Chronic liver disease
Chronic liver disease in the clinical context is a disease process of the liver that involves a process of progressive destruction and regeneration of the liver parenchyma leading to fibrosis and cirrhosis. Chronic liver disease refers to disease of the liver which lasts over a period of six months. It consists of a wide range of liver pathologies which include inflammation (chronic hepatitis), liver cirrhosis, and hepatocellular carcinoma. The entire spectrum need not be experienced.
- 1 Causes
- 2 Complications of chronic liver disease
- 3 Physical signs
- 4 Recognition
- 5 Risk factors for various liver diseases
- 6 Treatment
- 7 References
The list of conditions associated with chronic liver disease is extensive and can be categorised in the following way:
Toxic and drugs
- Alcoholic liver disease
- Rarely drug induced liver disease from methotrexate, amiodarone, nitrofurantoin and others
Paracetamol (acetaminophen) causes acute liver damage.
- Autoimmune hepatitis
- Primary biliary cholangitis (primary biliary cirrhosis)
- Primary sclerosing cholangitis
Complications of chronic liver disease
- Portal hypertension
- Hepatocellular carcinoma
Signs of chronic liver disease detectable on clinical examination can be divided into those that are associated with the diagnosis of chronic liver disease, associated with decompensation and associated with the aetiology.
Signs associated with diagnosis of chronic liver disease
- Palmar erythema
- Spider nevi (angiomata)
- Feminising hair distribution
- Testicular atrophy
- Small irregular shrunken liver
- Caput medusae
Signs associated with decompensation
- Drowsiness (encephalopathy)
- Hyperventilation (encephalopathy)
- Metabolic flap/asterixis (encephalopathy)
- Jaundice (excretory dysfunction)
- Ascites (portal hypertension and hypoalbuminaemia)
- Leukonychia (hypoalbuminaemia)
- Peripheral oedema (hypoalbuminaemia)
- Bruising (coagulopathy)
- Acid-base imbalance, most commonly respiratory alkalosis
Signs associated with the aetiology
- Dupuytren's contracture (alcohol)
- Parotid enlargement (alcohol)
- Peripheral neuropathy (alcohol and some drugs)
- Cerebellar signs (alcohol and Wilson's disease)
- Liver enlargement (alcohol, NAFLD, haemochromatosis)
- Kayser-Fleisher rings (Wilson's disease)
- Increased pigmentation of the skin (haemochromatosis)

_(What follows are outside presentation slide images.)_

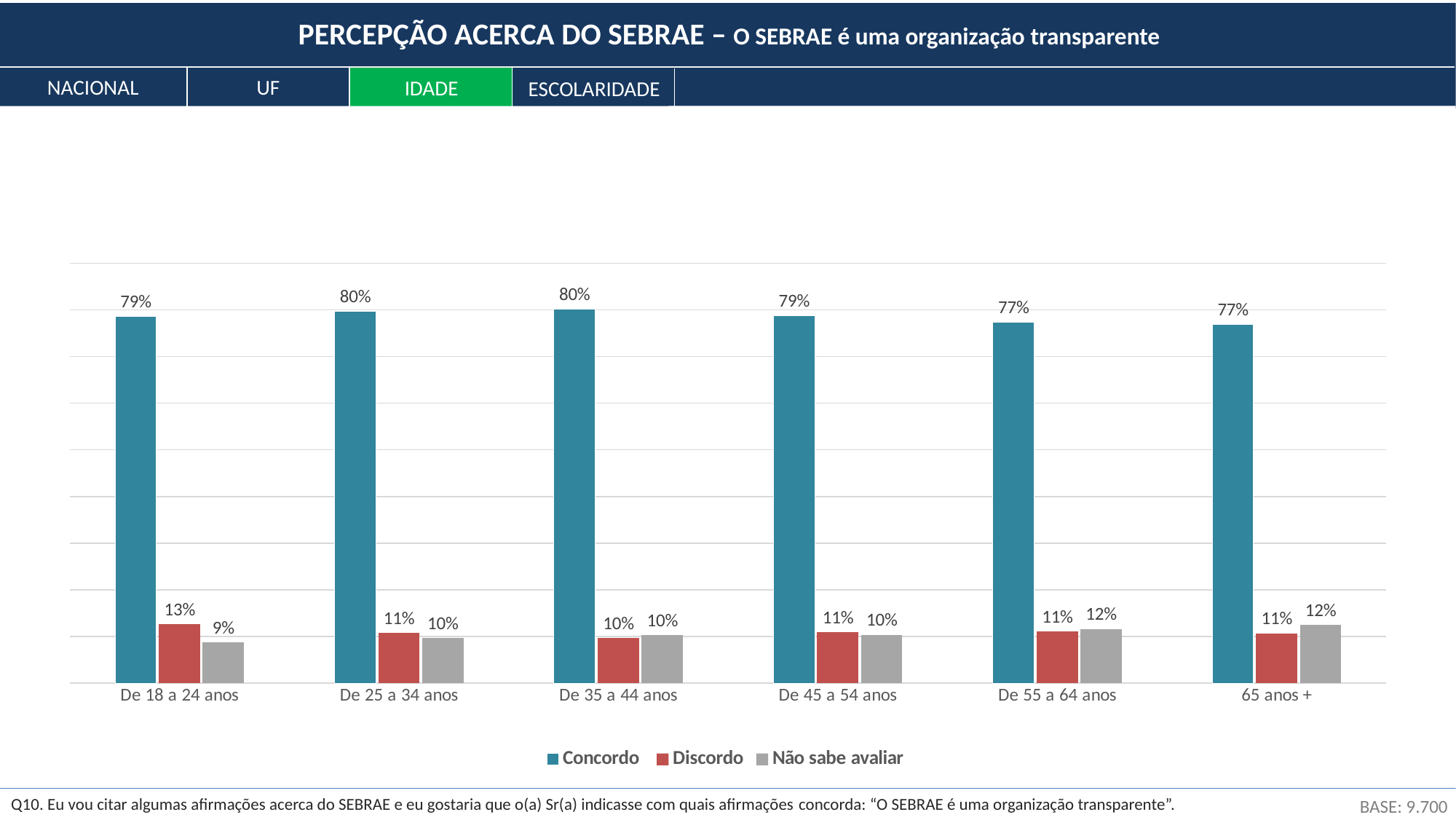
What is the Concordo value for De 55 a 64 anos? 77% Which age group has the highest Discordo value? De 18 a 24 anos Which age group has the lowest Não sabe avaliar value? De 18 a 24 anos Which is larger for De 45 a 54 anos: Discordo or Não sabe avaliar? Discordo What is the Não sabe avaliar value for 65 anos +? 12% How many age groups are shown on the x axis? 6 Which tab is highlighted in green above the chart? IDADE What is the Discordo value for De 18 a 24 anos? 13% How many series does the legend list? 3 What kind of chart is shown on the slide? Bar chart What is the Concordo value for De 18 a 24 anos? 79% What is the difference between the Concordo values for De 35 a 44 anos and 65 anos +? 3%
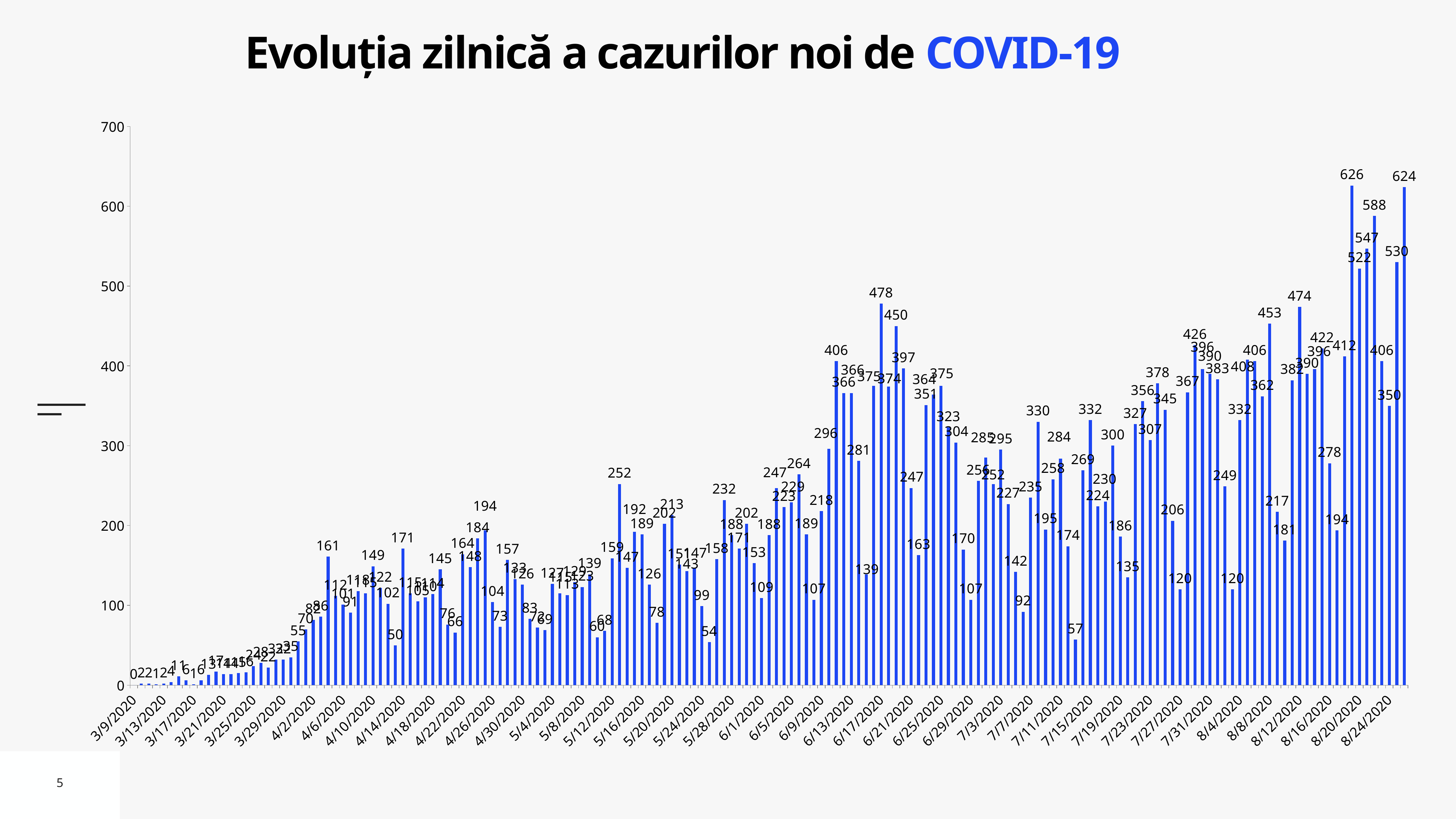
What is the title of the chart? Evoluția zilnică a cazurilor noi de COVID-19 What is the value of the last (rightmost) bar in the chart? 624 Overall, do the daily values rise or fall from March to August 2020? rise Which is larger, the highest bar (626) or the last bar (624)? 626 What is the difference between the last bar (624) and the bar just before it (530)? 94 What is the value of the first bar, for 3/9/2020? 0 What is the lowest value shown in the chart? 0 What is the maximum value shown on the vertical axis? 700 What is the difference between the highest value (626) and the last bar's value (624)? 2 Is the highest bar in the chart greater or less than 600? greater What kind of chart is shown on the slide? bar chart What is the highest daily value shown in the chart? 626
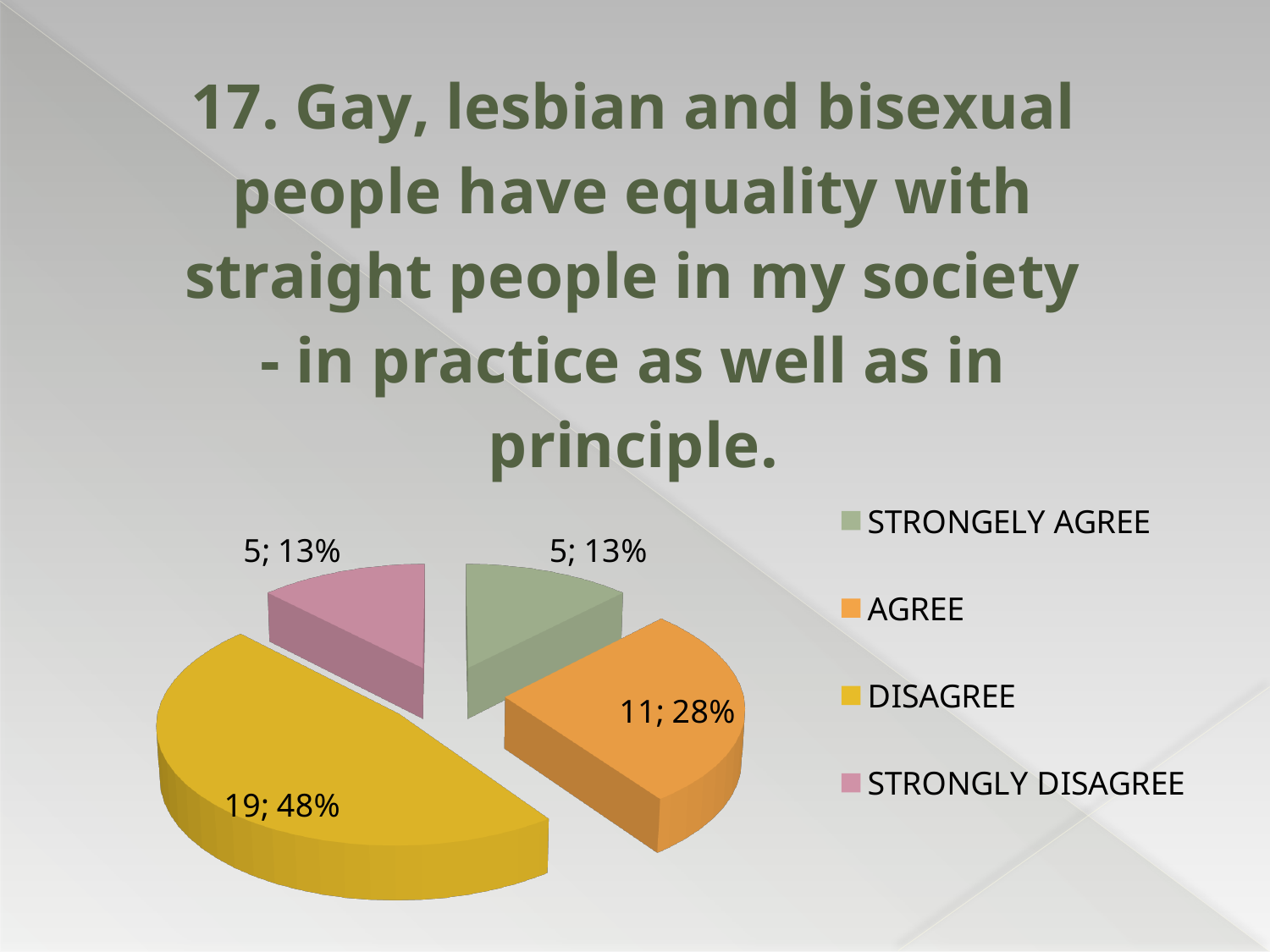
What colour is the DISAGREE slice? yellow What is the count for STRONGLY AGREE? 5 What is the count for DISAGREE? 19 Which category has the largest slice? DISAGREE How many slices does the pie chart have? 4 What share of the pie does DISAGREE represent? 48% What is the count for AGREE? 11 What kind of chart is shown on the slide? pie chart Which is larger, the count for AGREE or the count for STRONGLY DISAGREE? AGREE How many entries does the legend list? 4 What is the difference between the counts for DISAGREE and AGREE? 8 What share of the pie does AGREE represent? 28%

- Signs of right heart failure
Note that other diseases can involve the liver and cause hepatomegaly but would not be considered part of the spectrum of chronic liver disease. Some examples of this would include chronic cancers with liver metastases, infiltrative haematological disorders such as chronic lymphoproliferative conditions, chronic myeloid leukaemias, myelofibrosis and metabolic abnormalities such as Gaucher's disease and glycogen storage diseases.
Chronic liver disease takes several years to develop and the condition may not be recognised unless there is clinical awareness of subtle signs and investigation of abnormal liver function tests.
Testing for chronic liver disease involves blood tests, imaging including ultrasound and a biopsy of the liver. The liver biopsy is a simple procedure done with a fine thin needle under local anaesthesia. The tissue sample is sent to a laboratory where it is examined underneath a microscope.
Risk factors for various liver diseases
These differ according to the type of chronic liver disease.
- Excessive alcohol use
- Metabolic syndrome including raised blood lipids
- Health care professionals who are exposed to body fluids and infected blood
- Individuals who get multiple tattoos and body piercing
- Sharing infected needle and syringes
- Having unprotected sex and multiple sex partners
- Working with toxic chemicals without wearing safety clothes
- Certain prescription medications
The treatment of chronic liver disease depends on the cause. Specific conditions may be treated with medications including corticosteroids, interferon, antivirals, bile acids or other drugs. Supportive therapy for complications of cirrhosis include diuretics, albumin, vitamin K, blood products, antibiotics and nutritional therapy. Other patients may require surgery or a transplant. Transplant is required when the liver fails and there is no other alternative.
Some herbal remedies have been advocated for chronic liver disease but the evidence is not conclusive. Some common herbs are known to be harmful to the liver, including black cohosh, ma huang, chaparral, comfrey, germander, greater celandine, kava, mistletoe, pennyroyal, skull cap and valerian.